# 1st time to judge



## daddio (Apr 13, 2008)

the wife and i judged our first kcbs cookoff today,since being certified.
man what a great time!! along with being able to meet some great people and seeing some awesome cookers,we had some great q and some not so great q.it really is a different perspective when your sitting in that judge's seat as opposed to cooking.i would encouraged anyone looking to compete to also look at becoming a certified judge because it will really open your eyes to what they look for. never thought i would say i would be too full of bar-b-q but man we were stuffed!!! even blew right past supper tonight!!


----------



## desertlites (Apr 13, 2008)

cool u gonna have to give us a little insite on this-if allowd that is-just might look into it.


----------



## domn8_ion (Apr 13, 2008)

I know I'm certifiable, but what's it take to become a certified Judge?


----------



## bustedluckbarbq (Apr 13, 2008)

To become a certified judge... goto KCBS website : http://www.kcbs.us/index.php

look at the classes tab... find one in your area....
do not confuse the cooking classes and judges classes...

the class is a day of lecture and sampling as a judge... great class!!

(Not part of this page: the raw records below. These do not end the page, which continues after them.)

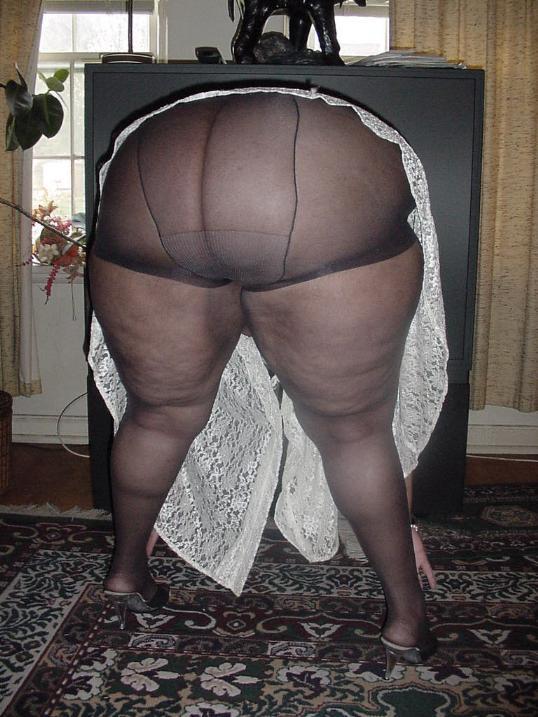 Fat Ass Black Girls Nude - Very big black mama shows her fat ass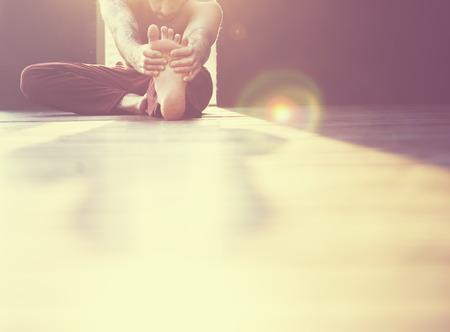 L'uomo Pratica di yoga Pose Concetto di formazione Archivio Fotografico - 58613127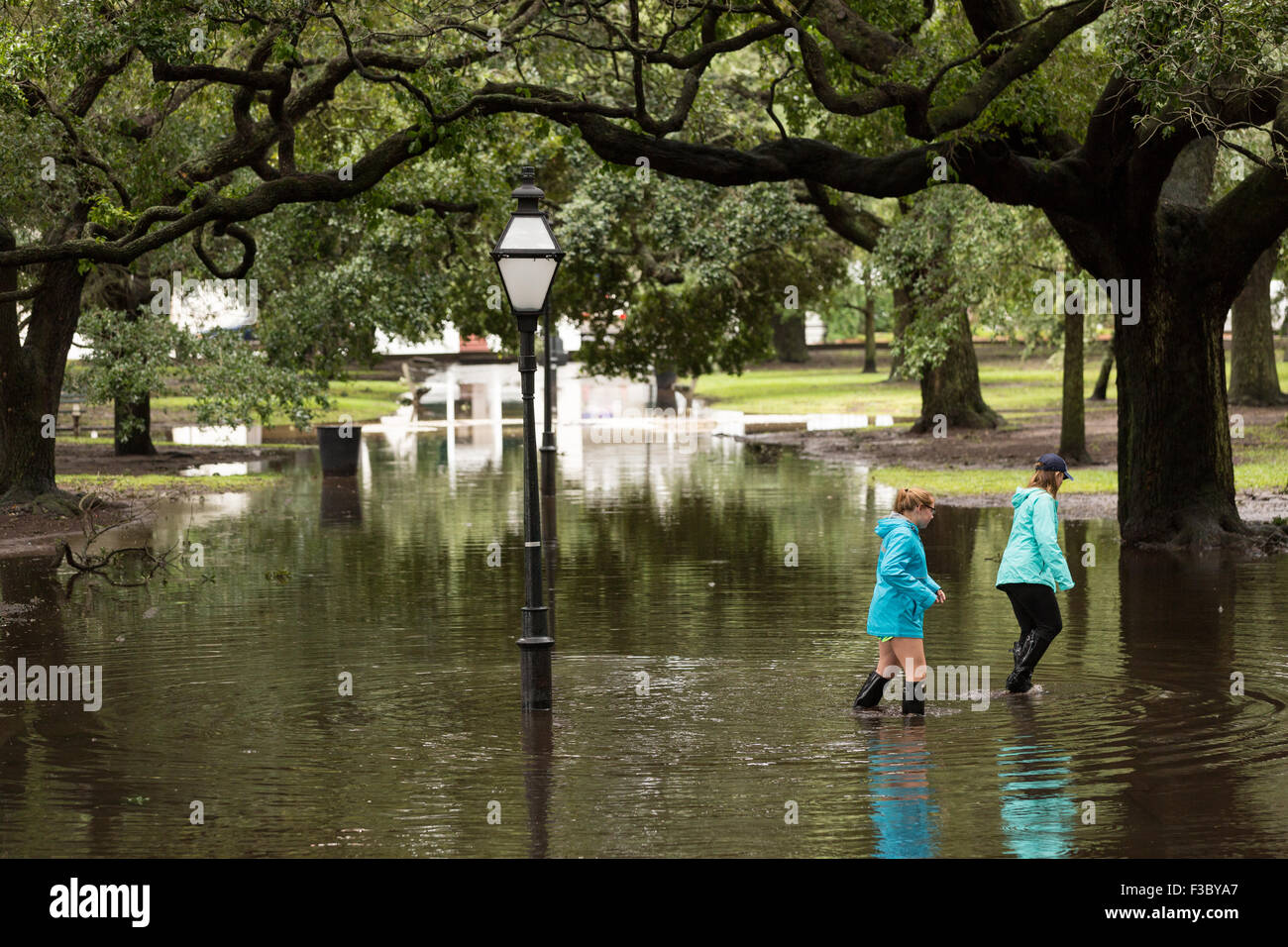 Charleston, South Carolina, USA. 4th October, 2015. Young women walk ...
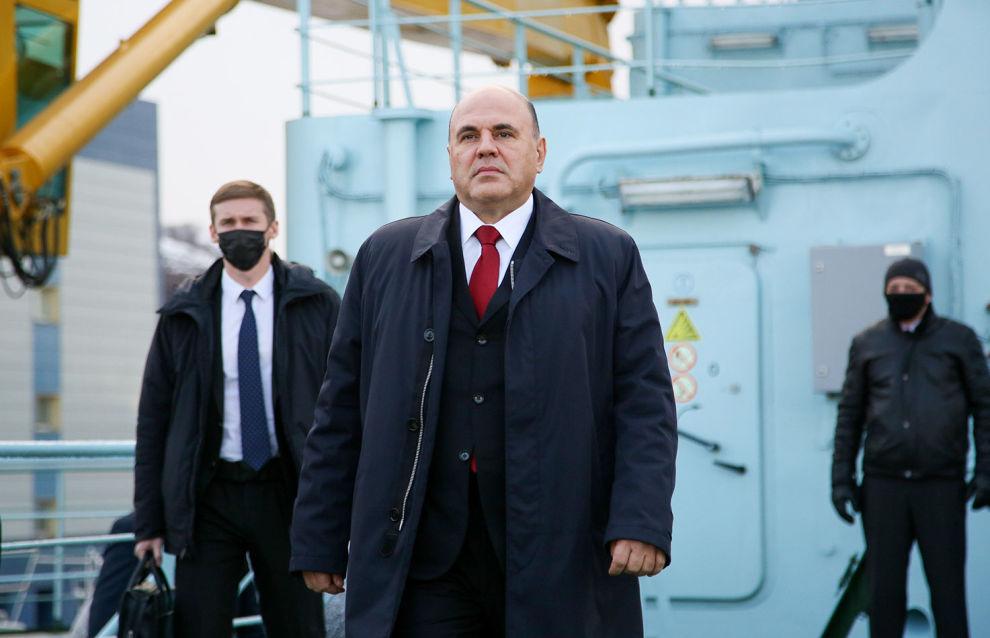 Председатель правительства России Михаил Мишустин перед началом торжественной церемонии приёмки головного универсального атомного ледокола «Арктика» в ходе рабочей поездки в Мурманск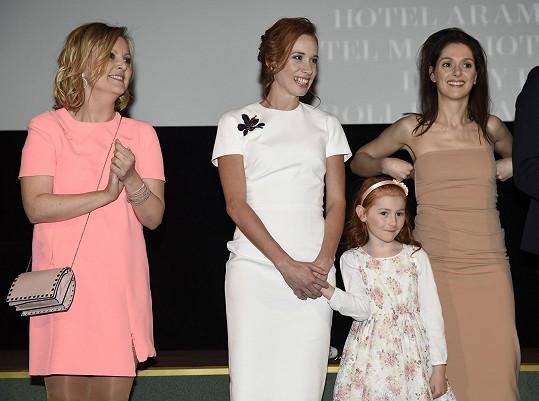 Na premiéře předchozího filmu Všechno nebo nic s Klárou Issovou a Tatianou Pauhofovou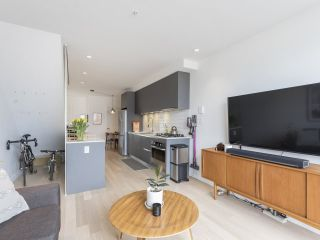 """Photo 6: 312 1647 E PENDER Street in Vancouver: Hastings Townhouse for sale in """"The Oxley"""" (Vancouver East)  : MLS®# R2555021"""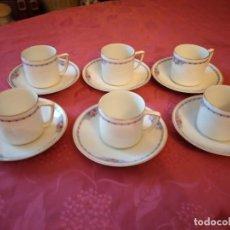 Antigüedades: PRECIOSO JUEGO DE 6 DE CAFÉ DE PORCELANA H.J.Cº BAVARIA, DECORADOS CON ROSAS Y ORO,12 PIEZAS. Lote 295401803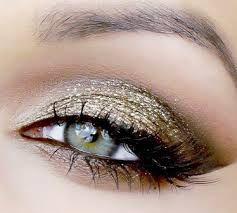 Afbeeldingsresultaat voor oog make up goud bruin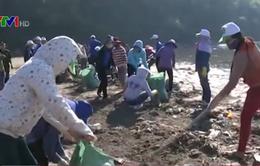 Quảng Nam xử lý dầu vón cục trôi vào bờ biển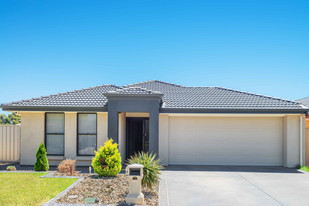 Australia's TOP FIVE investment locations revealed {and we're in it!}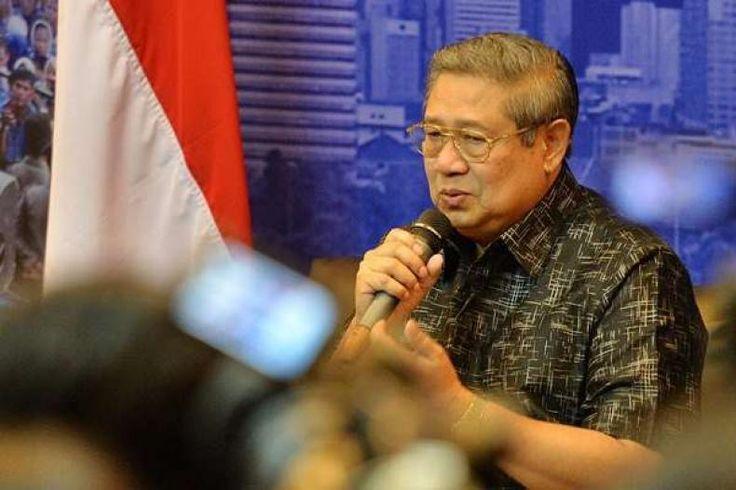 """SBY Pastikan """"Turun Gunung"""" Lagi di Jakarta  Konfrontasi -Ketua Umum Partai Demokrat Susilo Bambang Yudhoyono menilai dirinya sebagai tokoh bangsa perlu untuk turun ke masyarakat lagi saat ini. Hal itu dikarenakan kondisi bangsa Indonesia yang dinilai SBY jauh dari kata baik.  """"Saya ini sebetulnya seorang veteran. Saya dulu berdiri di panggung kampanye pada pemilihan presiden tahun 2004 dan 2009. Mestinya saya sudah pensiun. Tetapi mengapa kali ini saya turun gelanggang karena saya melihat…"""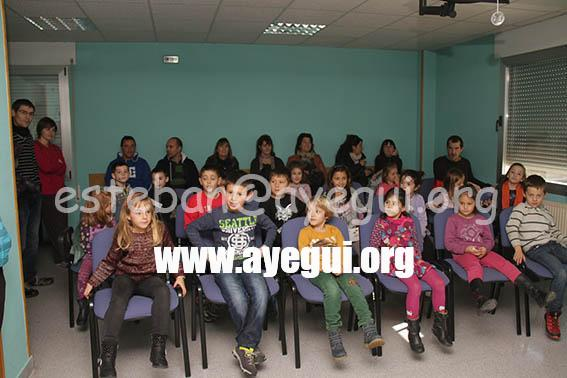 Ludoteca_2015-Visita_al_parque_de_bomberos-Galerias-Ayuntamiento-de-Ayegui (1)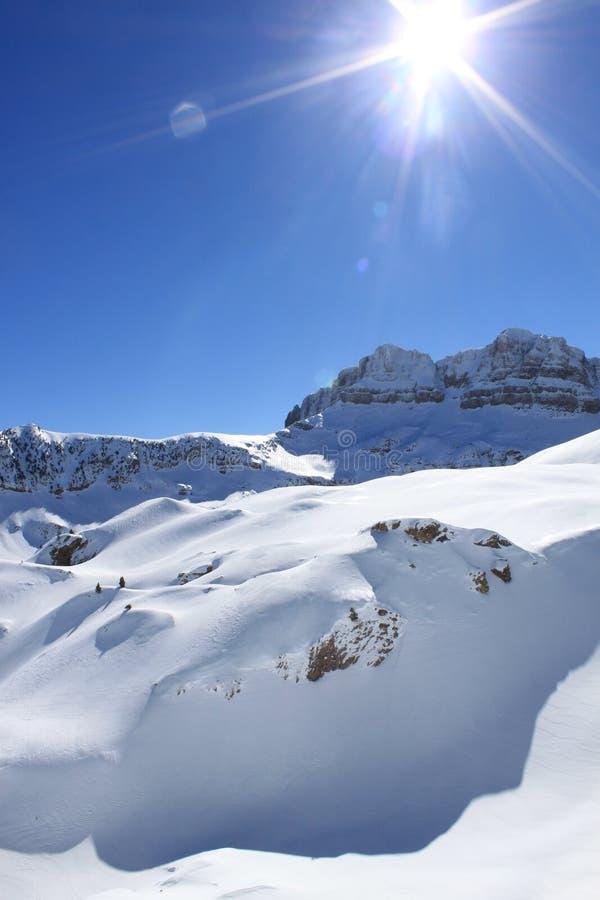 Smoothieschnee in den Bergen im Winter mit der Sonne stockbild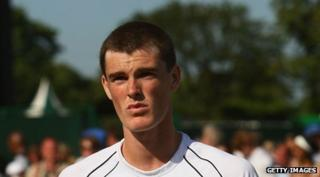 Jamie Murray playing tennis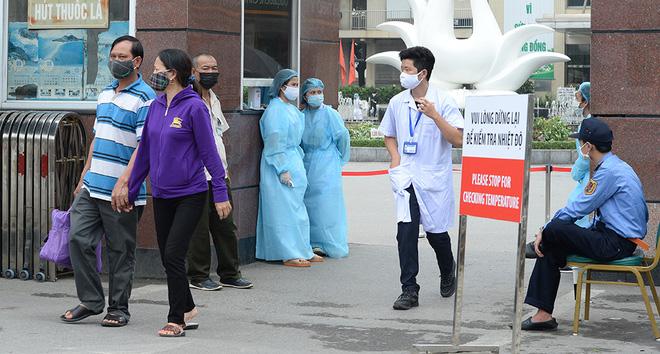 [Ảnh] Bệnh viện Bạch Mai ngừng khám theo yêu cầu, kiểm tra thân nhiệt người vào viện sau khi 2 nữ điều dưỡng nhiễm Covid-19 - Ảnh 2.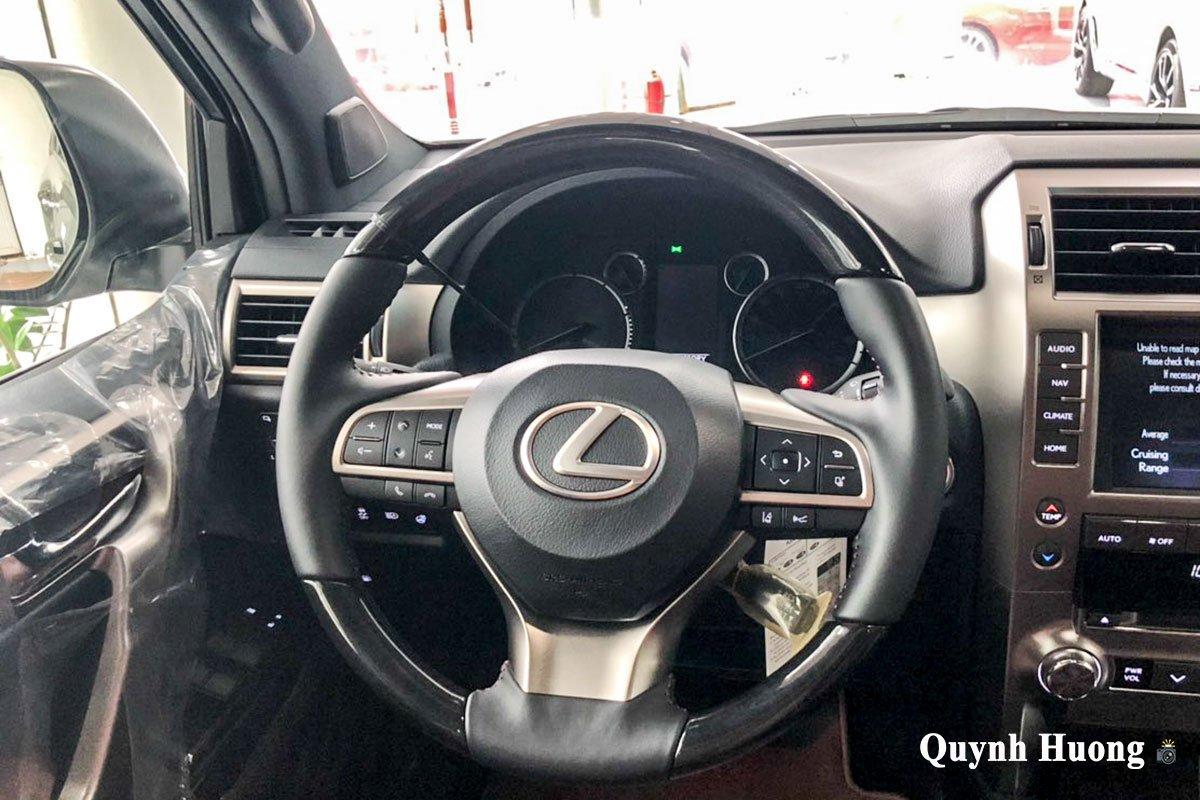 Ảnh chính diện vô-lăng xe Lexus GX 460 2020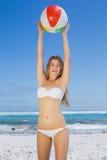 Pelota de playa de cogida sonriente de la mujer delgada Fotografía de archivo libre de regalías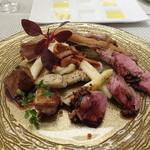 ビストロ ダイア - 石田綿羊牧場の子羊、リブロース、もも肉、レバー、トリッパとアスパラ、行者にんにくソース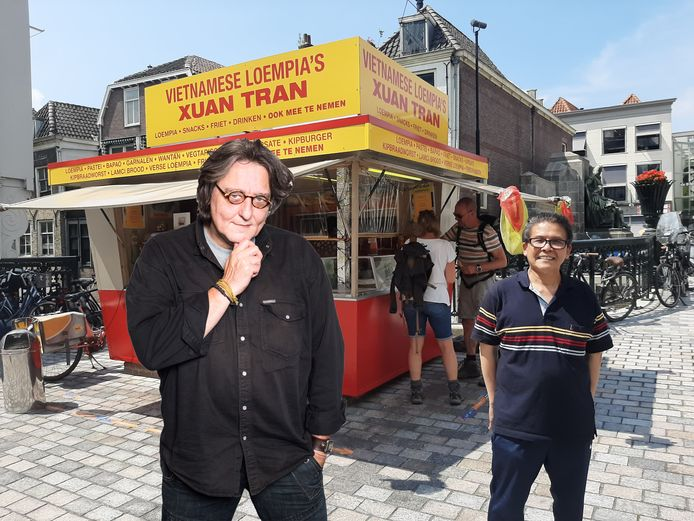 Columnist Kees Thies over Xuan Tran.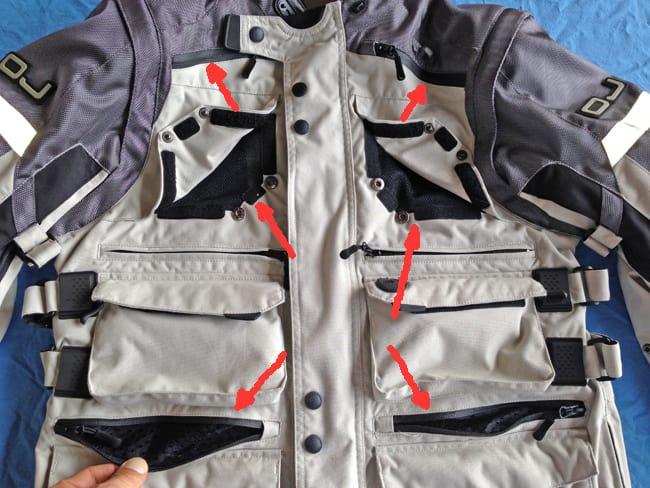 Le prese d'aria sulla parte frontale della giacca OJ Desert EVO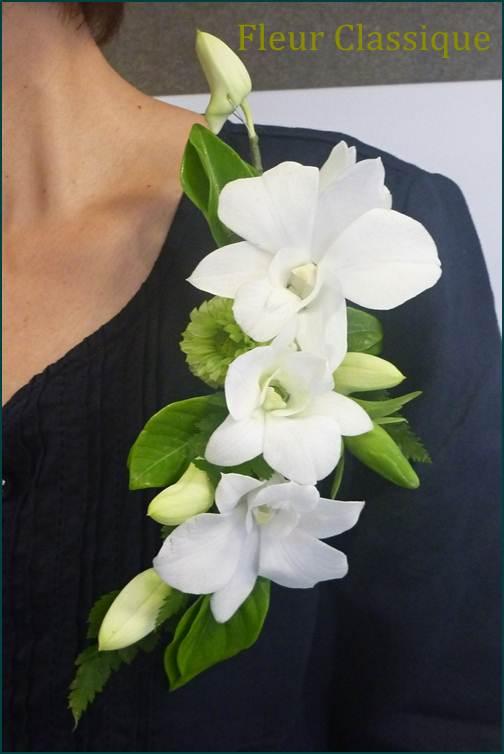 ช่อดอกไม้ติดเสื้อกล้วยไม้สีขาว corsage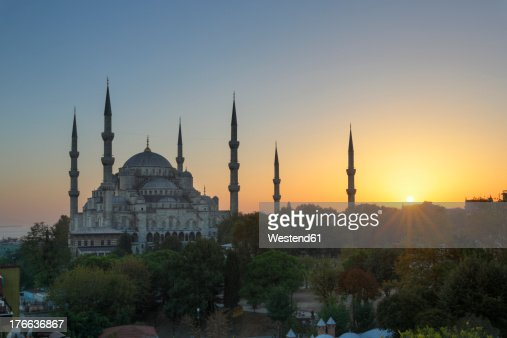 Turkey, Istanbul, View of Sultan Ahmed Mosque at Sultanahmet district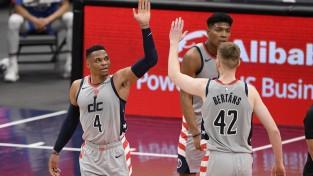 """Bertānam 17 punkti """"Wizards"""" zaudējumā pret """"Raptors"""""""
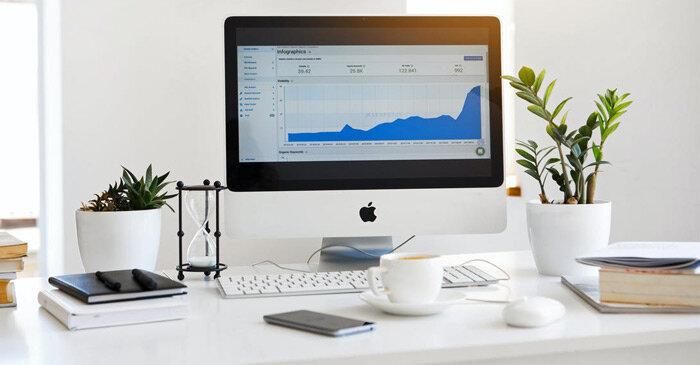 Page365-ขายอะไรดีช่วงโควิด-อุปกรณ์บนโต๊ะทำงาน.jpg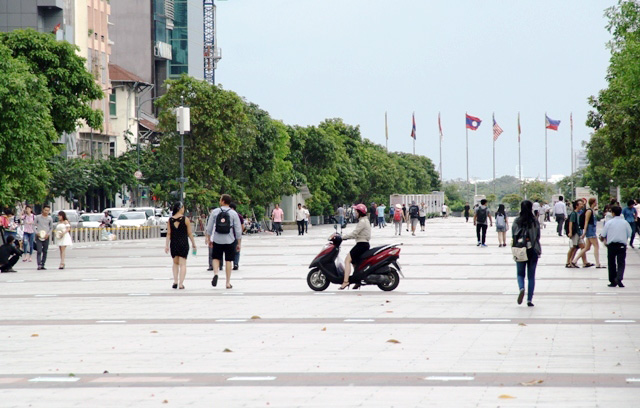 Xe máy phóng trên phố đi bộ ở Sài Gòn, du khách ngán ngẫm - 1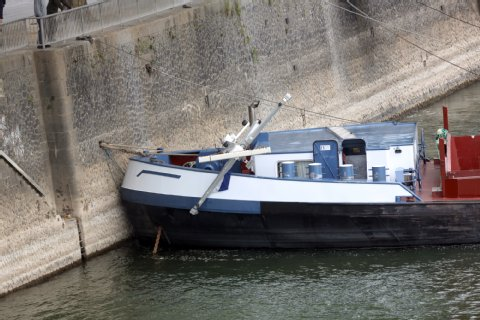 Barges aground cause collision on the Rhine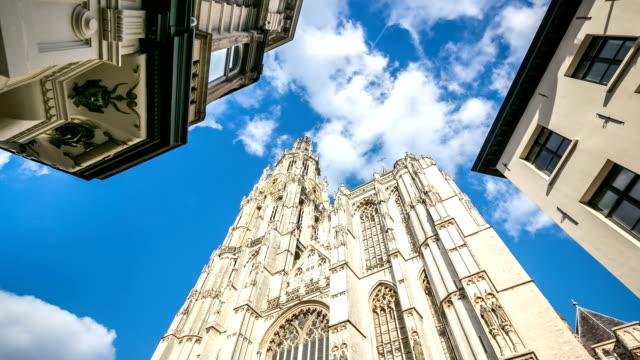time-lapse in hd: cattedrale di nostra signora anversa antwerp belgio - belgio video stock e b–roll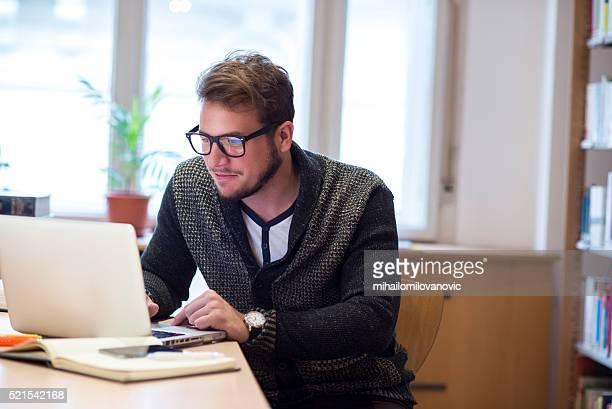 Uomo utilizzando un computer portatile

good learning experience....

Daddio- Your Honor... sounds like a good time!!!


----------



## daddio (Apr 13, 2008)

LOL never thought i would hear your honor and daddio in the same sentence!!!
unless it was an attorney speaking!! yeah it takes all day but it was well worth it to us and it's a lot of fun.plus free q to eat!!! we've already been asked to judge another.


----------